Dataset records:
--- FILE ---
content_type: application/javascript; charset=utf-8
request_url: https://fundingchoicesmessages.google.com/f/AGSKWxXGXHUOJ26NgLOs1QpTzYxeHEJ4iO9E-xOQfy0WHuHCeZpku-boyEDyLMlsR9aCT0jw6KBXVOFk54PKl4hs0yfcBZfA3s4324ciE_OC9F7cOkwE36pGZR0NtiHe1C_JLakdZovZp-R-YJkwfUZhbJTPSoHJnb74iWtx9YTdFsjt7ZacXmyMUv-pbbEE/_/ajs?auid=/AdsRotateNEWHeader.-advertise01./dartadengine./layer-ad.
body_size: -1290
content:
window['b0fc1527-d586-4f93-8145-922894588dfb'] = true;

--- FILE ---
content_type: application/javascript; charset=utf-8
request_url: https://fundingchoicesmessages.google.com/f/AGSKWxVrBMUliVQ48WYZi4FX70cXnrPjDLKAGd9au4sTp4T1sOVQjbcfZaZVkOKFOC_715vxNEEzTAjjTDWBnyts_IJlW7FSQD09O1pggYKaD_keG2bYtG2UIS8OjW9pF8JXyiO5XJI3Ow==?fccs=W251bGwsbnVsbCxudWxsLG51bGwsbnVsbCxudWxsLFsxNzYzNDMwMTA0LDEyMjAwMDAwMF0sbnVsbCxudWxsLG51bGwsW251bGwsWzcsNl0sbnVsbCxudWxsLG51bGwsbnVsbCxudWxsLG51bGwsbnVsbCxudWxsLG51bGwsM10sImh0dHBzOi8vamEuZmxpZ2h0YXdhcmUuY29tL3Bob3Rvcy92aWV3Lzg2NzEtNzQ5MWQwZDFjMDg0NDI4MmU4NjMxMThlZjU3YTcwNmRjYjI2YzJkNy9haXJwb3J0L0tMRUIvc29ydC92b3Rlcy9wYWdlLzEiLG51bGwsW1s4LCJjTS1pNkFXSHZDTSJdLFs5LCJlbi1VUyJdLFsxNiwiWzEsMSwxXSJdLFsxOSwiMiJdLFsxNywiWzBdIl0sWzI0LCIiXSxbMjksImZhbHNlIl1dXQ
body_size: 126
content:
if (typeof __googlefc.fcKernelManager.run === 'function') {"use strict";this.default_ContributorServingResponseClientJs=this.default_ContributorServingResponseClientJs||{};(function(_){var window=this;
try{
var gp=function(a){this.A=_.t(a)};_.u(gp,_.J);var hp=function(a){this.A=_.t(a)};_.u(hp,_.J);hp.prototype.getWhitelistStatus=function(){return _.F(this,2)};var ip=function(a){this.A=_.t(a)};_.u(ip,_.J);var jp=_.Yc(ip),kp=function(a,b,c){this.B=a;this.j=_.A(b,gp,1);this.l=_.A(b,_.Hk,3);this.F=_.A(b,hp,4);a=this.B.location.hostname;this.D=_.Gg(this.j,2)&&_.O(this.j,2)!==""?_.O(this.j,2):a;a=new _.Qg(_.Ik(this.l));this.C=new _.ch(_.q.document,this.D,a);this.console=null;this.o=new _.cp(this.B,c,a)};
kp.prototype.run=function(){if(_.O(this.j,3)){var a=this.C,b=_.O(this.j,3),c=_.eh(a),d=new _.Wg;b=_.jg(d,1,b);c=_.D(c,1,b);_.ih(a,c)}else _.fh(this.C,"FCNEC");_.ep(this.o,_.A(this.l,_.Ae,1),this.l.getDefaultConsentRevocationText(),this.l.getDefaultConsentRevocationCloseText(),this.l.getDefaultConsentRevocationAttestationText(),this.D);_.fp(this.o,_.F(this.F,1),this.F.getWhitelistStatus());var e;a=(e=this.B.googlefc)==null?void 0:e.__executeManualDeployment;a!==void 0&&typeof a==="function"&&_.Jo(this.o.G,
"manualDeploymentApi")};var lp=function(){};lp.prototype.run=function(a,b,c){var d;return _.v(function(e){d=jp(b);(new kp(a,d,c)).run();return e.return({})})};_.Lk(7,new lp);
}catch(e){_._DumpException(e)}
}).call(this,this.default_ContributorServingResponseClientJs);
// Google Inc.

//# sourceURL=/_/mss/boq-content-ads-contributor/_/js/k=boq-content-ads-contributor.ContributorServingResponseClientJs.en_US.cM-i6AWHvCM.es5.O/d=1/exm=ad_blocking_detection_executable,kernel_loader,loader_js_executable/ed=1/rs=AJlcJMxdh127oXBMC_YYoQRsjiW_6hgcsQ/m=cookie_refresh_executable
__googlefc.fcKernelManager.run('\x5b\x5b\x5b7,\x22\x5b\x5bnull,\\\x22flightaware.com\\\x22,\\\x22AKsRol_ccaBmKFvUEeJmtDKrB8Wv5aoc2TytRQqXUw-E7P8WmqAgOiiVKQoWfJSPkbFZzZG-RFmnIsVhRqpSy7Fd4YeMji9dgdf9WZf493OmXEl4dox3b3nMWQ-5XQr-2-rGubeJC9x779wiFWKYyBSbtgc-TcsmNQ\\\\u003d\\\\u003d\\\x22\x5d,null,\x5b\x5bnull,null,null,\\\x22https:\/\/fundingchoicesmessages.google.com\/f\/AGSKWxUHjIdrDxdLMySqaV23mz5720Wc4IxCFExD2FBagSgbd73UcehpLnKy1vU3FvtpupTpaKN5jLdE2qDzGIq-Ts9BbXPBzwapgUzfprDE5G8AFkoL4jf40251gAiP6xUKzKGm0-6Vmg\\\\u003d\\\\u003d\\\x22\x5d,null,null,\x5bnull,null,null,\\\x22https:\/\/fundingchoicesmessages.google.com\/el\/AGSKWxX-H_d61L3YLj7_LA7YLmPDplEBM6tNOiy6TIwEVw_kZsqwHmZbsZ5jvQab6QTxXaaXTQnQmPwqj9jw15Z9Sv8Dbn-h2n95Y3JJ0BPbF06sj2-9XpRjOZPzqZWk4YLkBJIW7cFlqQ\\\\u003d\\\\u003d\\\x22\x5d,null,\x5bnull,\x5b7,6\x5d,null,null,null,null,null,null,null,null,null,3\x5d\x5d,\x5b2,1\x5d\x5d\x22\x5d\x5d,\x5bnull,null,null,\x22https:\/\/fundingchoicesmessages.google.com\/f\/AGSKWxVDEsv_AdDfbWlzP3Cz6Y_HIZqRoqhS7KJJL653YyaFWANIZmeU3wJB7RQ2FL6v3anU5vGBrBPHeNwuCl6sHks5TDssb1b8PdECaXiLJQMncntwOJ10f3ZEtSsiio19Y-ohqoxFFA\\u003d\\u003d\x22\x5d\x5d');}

Task instructions:
All entries must be duplicated exactly, with none left out.

Task answer:
--- FILE ---
content_type: application/javascript; charset=utf-8
request_url: https://fundingchoicesmessages.google.com/f/AGSKWxXGXHUOJ26NgLOs1QpTzYxeHEJ4iO9E-xOQfy0WHuHCeZpku-boyEDyLMlsR9aCT0jw6KBXVOFk54PKl4hs0yfcBZfA3s4324ciE_OC9F7cOkwE36pGZR0NtiHe1C_JLakdZovZp-R-YJkwfUZhbJTPSoHJnb74iWtx9YTdFsjt7ZacXmyMUv-pbbEE/_/ajs?auid=/AdsRotateNEWHeader.-advertise01./dartadengine./layer-ad.
body_size: -1290
content:
window['b0fc1527-d586-4f93-8145-922894588dfb'] = true;

--- FILE ---
content_type: application/javascript; charset=utf-8
request_url: https://fundingchoicesmessages.google.com/f/AGSKWxVrBMUliVQ48WYZi4FX70cXnrPjDLKAGd9au4sTp4T1sOVQjbcfZaZVkOKFOC_715vxNEEzTAjjTDWBnyts_IJlW7FSQD09O1pggYKaD_keG2bYtG2UIS8OjW9pF8JXyiO5XJI3Ow==?fccs=W251bGwsbnVsbCxudWxsLG51bGwsbnVsbCxudWxsLFsxNzYzNDMwMTA0LDEyMjAwMDAwMF0sbnVsbCxudWxsLG51bGwsW251bGwsWzcsNl0sbnVsbCxudWxsLG51bGwsbnVsbCxudWxsLG51bGwsbnVsbCxudWxsLG51bGwsM10sImh0dHBzOi8vamEuZmxpZ2h0YXdhcmUuY29tL3Bob3Rvcy92aWV3Lzg2NzEtNzQ5MWQwZDFjMDg0NDI4MmU4NjMxMThlZjU3YTcwNmRjYjI2YzJkNy9haXJwb3J0L0tMRUIvc29ydC92b3Rlcy9wYWdlLzEiLG51bGwsW1s4LCJjTS1pNkFXSHZDTSJdLFs5LCJlbi1VUyJdLFsxNiwiWzEsMSwxXSJdLFsxOSwiMiJdLFsxNywiWzBdIl0sWzI0LCIiXSxbMjksImZhbHNlIl1dXQ
body_size: 126
content:
if (typeof __googlefc.fcKernelManager.run === 'function') {"use strict";this.default_ContributorServingResponseClientJs=this.default_ContributorServingResponseClientJs||{};(function(_){var window=this;
try{
var gp=function(a){this.A=_.t(a)};_.u(gp,_.J);var hp=function(a){this.A=_.t(a)};_.u(hp,_.J);hp.prototype.getWhitelistStatus=function(){return _.F(this,2)};var ip=function(a){this.A=_.t(a)};_.u(ip,_.J);var jp=_.Yc(ip),kp=function(a,b,c){this.B=a;this.j=_.A(b,gp,1);this.l=_.A(b,_.Hk,3);this.F=_.A(b,hp,4);a=this.B.location.hostname;this.D=_.Gg(this.j,2)&&_.O(this.j,2)!==""?_.O(this.j,2):a;a=new _.Qg(_.Ik(this.l));this.C=new _.ch(_.q.document,this.D,a);this.console=null;this.o=new _.cp(this.B,c,a)};
kp.prototype.run=function(){if(_.O(this.j,3)){var a=this.C,b=_.O(this.j,3),c=_.eh(a),d=new _.Wg;b=_.jg(d,1,b);c=_.D(c,1,b);_.ih(a,c)}else _.fh(this.C,"FCNEC");_.ep(this.o,_.A(this.l,_.Ae,1),this.l.getDefaultConsentRevocationText(),this.l.getDefaultConsentRevocationCloseText(),this.l.getDefaultConsentRevocationAttestationText(),this.D);_.fp(this.o,_.F(this.F,1),this.F.getWhitelistStatus());var e;a=(e=this.B.googlefc)==null?void 0:e.__executeManualDeployment;a!==void 0&&typeof a==="function"&&_.Jo(this.o.G,
"manualDeploymentApi")};var lp=function(){};lp.prototype.run=function(a,b,c){var d;return _.v(function(e){d=jp(b);(new kp(a,d,c)).run();return e.return({})})};_.Lk(7,new lp);
}catch(e){_._DumpException(e)}
}).call(this,this.default_ContributorServingResponseClientJs);
// Google Inc.

//# sourceURL=/_/mss/boq-content-ads-contributor/_/js/k=boq-content-ads-contributor.ContributorServingResponseClientJs.en_US.cM-i6AWHvCM.es5.O/d=1/exm=ad_blocking_detection_executable,kernel_loader,loader_js_executable/ed=1/rs=AJlcJMxdh127oXBMC_YYoQRsjiW_6hgcsQ/m=cookie_refresh_executable
__googlefc.fcKernelManager.run('\x5b\x5b\x5b7,\x22\x5b\x5bnull,\\\x22flightaware.com\\\x22,\\\x22AKsRol_ccaBmKFvUEeJmtDKrB8Wv5aoc2TytRQqXUw-E7P8WmqAgOiiVKQoWfJSPkbFZzZG-RFmnIsVhRqpSy7Fd4YeMji9dgdf9WZf493OmXEl4dox3b3nMWQ-5XQr-2-rGubeJC9x779wiFWKYyBSbtgc-TcsmNQ\\\\u003d\\\\u003d\\\x22\x5d,null,\x5b\x5bnull,null,null,\\\x22https:\/\/fundingchoicesmessages.google.com\/f\/AGSKWxUHjIdrDxdLMySqaV23mz5720Wc4IxCFExD2FBagSgbd73UcehpLnKy1vU3FvtpupTpaKN5jLdE2qDzGIq-Ts9BbXPBzwapgUzfprDE5G8AFkoL4jf40251gAiP6xUKzKGm0-6Vmg\\\\u003d\\\\u003d\\\x22\x5d,null,null,\x5bnull,null,null,\\\x22https:\/\/fundingchoicesmessages.google.com\/el\/AGSKWxX-H_d61L3YLj7_LA7YLmPDplEBM6tNOiy6TIwEVw_kZsqwHmZbsZ5jvQab6QTxXaaXTQnQmPwqj9jw15Z9Sv8Dbn-h2n95Y3JJ0BPbF06sj2-9XpRjOZPzqZWk4YLkBJIW7cFlqQ\\\\u003d\\\\u003d\\\x22\x5d,null,\x5bnull,\x5b7,6\x5d,null,null,null,null,null,null,null,null,null,3\x5d\x5d,\x5b2,1\x5d\x5d\x22\x5d\x5d,\x5bnull,null,null,\x22https:\/\/fundingchoicesmessages.google.com\/f\/AGSKWxVDEsv_AdDfbWlzP3Cz6Y_HIZqRoqhS7KJJL653YyaFWANIZmeU3wJB7RQ2FL6v3anU5vGBrBPHeNwuCl6sHks5TDssb1b8PdECaXiLJQMncntwOJ10f3ZEtSsiio19Y-ohqoxFFA\\u003d\\u003d\x22\x5d\x5d');}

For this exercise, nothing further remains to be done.